THE TASKS
1 - Do the following statements agree with the passage on SINR for the MRC-OFDM demodulator? For each, answer yes or no and quote the passage's deciding words. (a) The output signal vector of the pulse blanking is obtained by substituting Eq. (9) into Eq. (7). (b) In Eq. (14), the index v runs from 1 to N. (c) In Eq. (15), the index n runs from 1 to K.
2 - Can you write what comes next in the passage on SINR for the MRC-OFDM demodulator, picking up after Eq. (15)?

SUPPLIED PASSAGE
SINR for the MRC-OFDM demodulator
Substituting Eq. (7) into Eq. (9), the output signal vector of the pulse blanking can be represented as
$$ {\mathbf{y}^{v}} = {\bar{\mathbf{B}}^{v}}(\mathbf{s} \otimes {\mathbf{h}^{v}}) + {\bar{\mathbf{B}}^{v}}{\mathbf{i}^{v}} + {\bar{\mathbf{B}}^{v}}{\mathbf{n}^{v}},v = 1,2,\ldots,N $$
(14)
where \({\bar {\mathbf {B}}^{v}}{\mathbf {i}^{v}} = {\text {diag}}\left ({\bar {b}_{0}^{v} {i_{0}^{v}},\ldots,\bar {b}_{n}^{v} {i_{n}^{v}},\ldots,\bar {b}_{K - 1}^{v} i_{K - 1}^{v}} \right)\) with the nth component represented as
$$ \begin{aligned} \bar{b}_{n}^{v} {i_{n}^{v}} = \left({1 - {b_{n}^{v}}} \right) {b_{n}^{v}} {g_{n}^{v}}, \quad n &= 0,1,\ldots,K - 1,\\ v &= 1,2,\ldots,N \end{aligned} $$
(15)

PROVIDED MATERIAL
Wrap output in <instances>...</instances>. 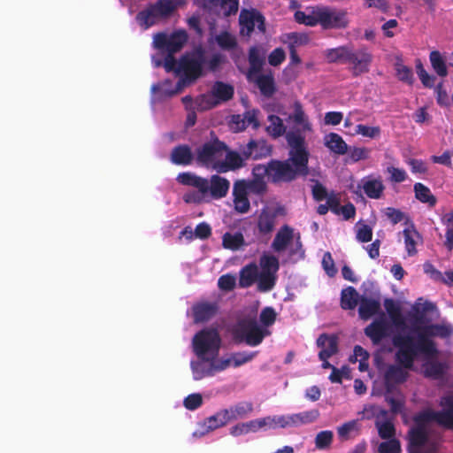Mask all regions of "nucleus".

ANSWERS PER TASK
1 -
(a) No: "Substituting Eq. (7) into Eq. (9)"
(b) Yes: "v = 1,2,\ldots,N"
(c) No: "n &= 0,1,\ldots,K - 1"

2 -
As \({{b_{n}^{v}}}\) is a Bernoulli RV that takes a value of one or zero, the product \(\left ({1 - {b_{n}}} \right) {b_{n}}\) identically equals to 0, thus \(\bar {b}_{n}^{v} {i_{n}^{v}} = 0\), and then \(\bar {\mathbf {B}} \mathbf {i} = {\mathbf {0}}\). Given all the above, Eq. (14) is further simplified as
$$ {\mathbf{y}^{v}} = \mathbf{s} \otimes {\mathbf{h}^{v}} + {\tilde{\mathbf{i}}^{v}} + {\tilde{\mathbf{n}}^{v}},v = 1,2\ldots.~,N $$
(16)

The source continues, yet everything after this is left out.